Está seminua, do jeito que dormiu.
Ela teria aproveitado mais caso soubesse que aquela nossa noite seria sua despedida da
vida? Quanto tempo a família demorará para notar sua ausência? Por quanto tempo o luto lhes
abaterá? Sempre penso nessas bobagens e acabo rindo. E rio mais ainda ao pensar em como é
fácil mudar de identidade.
Há dias eu já tinha decretado a mim mesmo que hoje seria o término.
O que deixa tudo mais divertido é que ela sequer suspeitava de algo. Olhava-me tão
apaixonada. Entregava-se a mim como se fôssemos a mais bela junção carnal. Fazia planos para
futuras datas festivas.
Até ontem, antes de seu repouso, fui recíproco. Gozáramos intensamente. Após o êxtase
servi-lhe uma dose de vinho misturado com rohypnol. Provocadores de uma inércia pesada,
facilitando-me com a posterior aplicação da pomada anestésica em seus lábios sem risco de
acordá-la. Desse jeito uma agulha não basta para a vítima despertar.
Ser a última paixão delas é satisfatório. É minha coleção particular. São meus troféus; sou-
lhes o último amor, o último gozo.
Trêmula, trêmula, agitada.
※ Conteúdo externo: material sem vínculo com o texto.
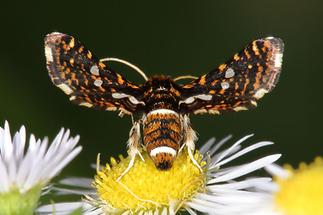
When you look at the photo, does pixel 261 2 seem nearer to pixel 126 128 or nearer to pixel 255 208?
pixel 126 128

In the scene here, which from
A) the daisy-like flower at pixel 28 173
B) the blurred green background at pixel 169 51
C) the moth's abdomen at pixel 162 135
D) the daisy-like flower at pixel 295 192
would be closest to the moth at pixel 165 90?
the moth's abdomen at pixel 162 135

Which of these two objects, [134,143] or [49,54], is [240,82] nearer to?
[134,143]

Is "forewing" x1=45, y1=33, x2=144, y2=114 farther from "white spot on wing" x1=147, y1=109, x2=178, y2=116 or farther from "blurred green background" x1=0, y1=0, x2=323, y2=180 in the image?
"blurred green background" x1=0, y1=0, x2=323, y2=180

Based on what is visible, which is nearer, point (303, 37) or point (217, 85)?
point (217, 85)

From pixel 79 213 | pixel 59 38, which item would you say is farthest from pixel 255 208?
pixel 59 38

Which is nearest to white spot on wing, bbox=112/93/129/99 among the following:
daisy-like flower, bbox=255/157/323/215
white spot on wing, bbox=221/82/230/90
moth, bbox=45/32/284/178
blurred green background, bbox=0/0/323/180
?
moth, bbox=45/32/284/178

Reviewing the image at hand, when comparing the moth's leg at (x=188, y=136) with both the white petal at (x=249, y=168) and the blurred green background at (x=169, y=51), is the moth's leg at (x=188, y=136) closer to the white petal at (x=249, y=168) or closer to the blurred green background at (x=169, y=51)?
the white petal at (x=249, y=168)
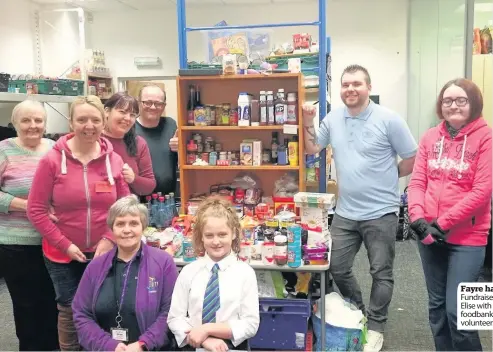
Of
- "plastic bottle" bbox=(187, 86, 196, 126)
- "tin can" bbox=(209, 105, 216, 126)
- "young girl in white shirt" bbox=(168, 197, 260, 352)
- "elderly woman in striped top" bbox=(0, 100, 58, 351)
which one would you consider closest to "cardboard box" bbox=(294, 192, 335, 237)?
"young girl in white shirt" bbox=(168, 197, 260, 352)

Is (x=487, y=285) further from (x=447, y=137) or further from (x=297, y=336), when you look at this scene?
(x=297, y=336)

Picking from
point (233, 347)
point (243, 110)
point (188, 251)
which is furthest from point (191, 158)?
point (233, 347)

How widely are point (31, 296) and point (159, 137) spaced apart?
4.07 ft

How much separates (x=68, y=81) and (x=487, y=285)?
5413 millimetres

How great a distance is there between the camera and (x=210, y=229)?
2037 mm

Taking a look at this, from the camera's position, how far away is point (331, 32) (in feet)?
23.0

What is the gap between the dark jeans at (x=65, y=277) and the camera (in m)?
2.35

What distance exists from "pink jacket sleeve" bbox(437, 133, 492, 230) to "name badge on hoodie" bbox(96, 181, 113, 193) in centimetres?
154

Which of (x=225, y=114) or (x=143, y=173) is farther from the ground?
(x=225, y=114)

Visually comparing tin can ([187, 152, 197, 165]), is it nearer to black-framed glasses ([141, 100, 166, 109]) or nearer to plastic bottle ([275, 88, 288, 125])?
black-framed glasses ([141, 100, 166, 109])

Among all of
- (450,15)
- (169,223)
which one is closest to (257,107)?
(169,223)

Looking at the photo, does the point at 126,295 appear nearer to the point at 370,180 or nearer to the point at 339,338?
the point at 339,338

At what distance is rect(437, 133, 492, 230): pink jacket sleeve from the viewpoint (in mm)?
2080

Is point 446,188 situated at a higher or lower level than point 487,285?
higher
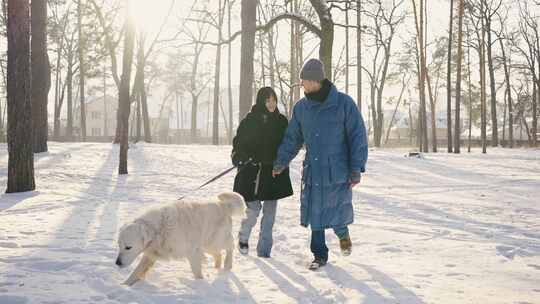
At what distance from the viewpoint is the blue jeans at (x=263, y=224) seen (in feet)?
19.3

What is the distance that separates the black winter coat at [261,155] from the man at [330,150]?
2.00ft

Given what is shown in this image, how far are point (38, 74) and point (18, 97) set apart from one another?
8.01 meters

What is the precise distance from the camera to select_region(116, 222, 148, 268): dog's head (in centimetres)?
432

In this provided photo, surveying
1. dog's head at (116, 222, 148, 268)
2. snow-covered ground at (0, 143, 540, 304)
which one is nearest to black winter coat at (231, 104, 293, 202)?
snow-covered ground at (0, 143, 540, 304)

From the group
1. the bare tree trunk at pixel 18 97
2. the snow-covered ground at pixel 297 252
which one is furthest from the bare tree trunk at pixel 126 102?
the bare tree trunk at pixel 18 97

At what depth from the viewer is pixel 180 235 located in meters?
4.65

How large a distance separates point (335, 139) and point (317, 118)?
28 cm

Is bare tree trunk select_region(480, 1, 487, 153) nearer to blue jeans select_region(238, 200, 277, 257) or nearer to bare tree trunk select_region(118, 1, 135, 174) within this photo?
bare tree trunk select_region(118, 1, 135, 174)

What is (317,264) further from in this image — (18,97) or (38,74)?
(38,74)

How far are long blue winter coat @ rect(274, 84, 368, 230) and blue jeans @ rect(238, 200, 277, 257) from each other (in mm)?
733

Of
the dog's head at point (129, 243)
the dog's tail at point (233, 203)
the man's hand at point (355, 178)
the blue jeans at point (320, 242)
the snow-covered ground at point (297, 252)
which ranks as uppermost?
the man's hand at point (355, 178)

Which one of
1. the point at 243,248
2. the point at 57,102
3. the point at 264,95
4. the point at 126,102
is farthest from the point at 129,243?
the point at 57,102

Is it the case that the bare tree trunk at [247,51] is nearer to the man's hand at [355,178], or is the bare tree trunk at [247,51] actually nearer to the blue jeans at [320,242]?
the blue jeans at [320,242]

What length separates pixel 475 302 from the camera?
14.0ft
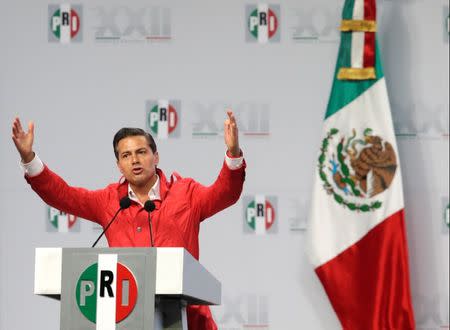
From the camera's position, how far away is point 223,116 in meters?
5.29

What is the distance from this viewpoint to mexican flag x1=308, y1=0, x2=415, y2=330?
5062 millimetres

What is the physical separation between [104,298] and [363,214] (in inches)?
122

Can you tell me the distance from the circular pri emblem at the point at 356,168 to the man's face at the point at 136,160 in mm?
2098

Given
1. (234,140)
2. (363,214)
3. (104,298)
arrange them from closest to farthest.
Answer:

Não se cansou ainda.
- Você quer que eu te enforque, te sufoque ou corte tua garganta, amor?
Agita-se mais ainda e tenta se afastar de minha mão que acaricia seus cabelos. Inclina a
cabeça para o lado, mas para sua infelicidade é em vão. Adoro fazer carícia em minhas cadelas
amedrontadas. O cabelo dela é lindo. Ajeito uns fios que estão bagunçados.
- Não ouvi, amor. Qual morte você prefere? Oi? Não estou ouvindo...
Em meio aos murmúrios, o som do ódio e o ato de desespero. Ela faz força para abrir a
boca. Eu começo a gargalhar.
Os lábios começam a se afastar e gotas de sangue respingam.
Ela respira fundo, como se tomasse coragem para fazer algo doloroso e força a mandíbula
para baixo.
- Socorro! – ela grita.
Aquela voz me irrita.
- Cale a boca - calmamente ordeno.
A desobediente continua gritando.
Uma camareira do motel, carregando seus materiais de limpeza, abre a porta do quarto e
entra.
- Me ajude, por favor – a frase é embargada e as sílabas não são pronunciadas
corretamente, pois ela evita de encostar os lábios feridos um no outro –, socorro!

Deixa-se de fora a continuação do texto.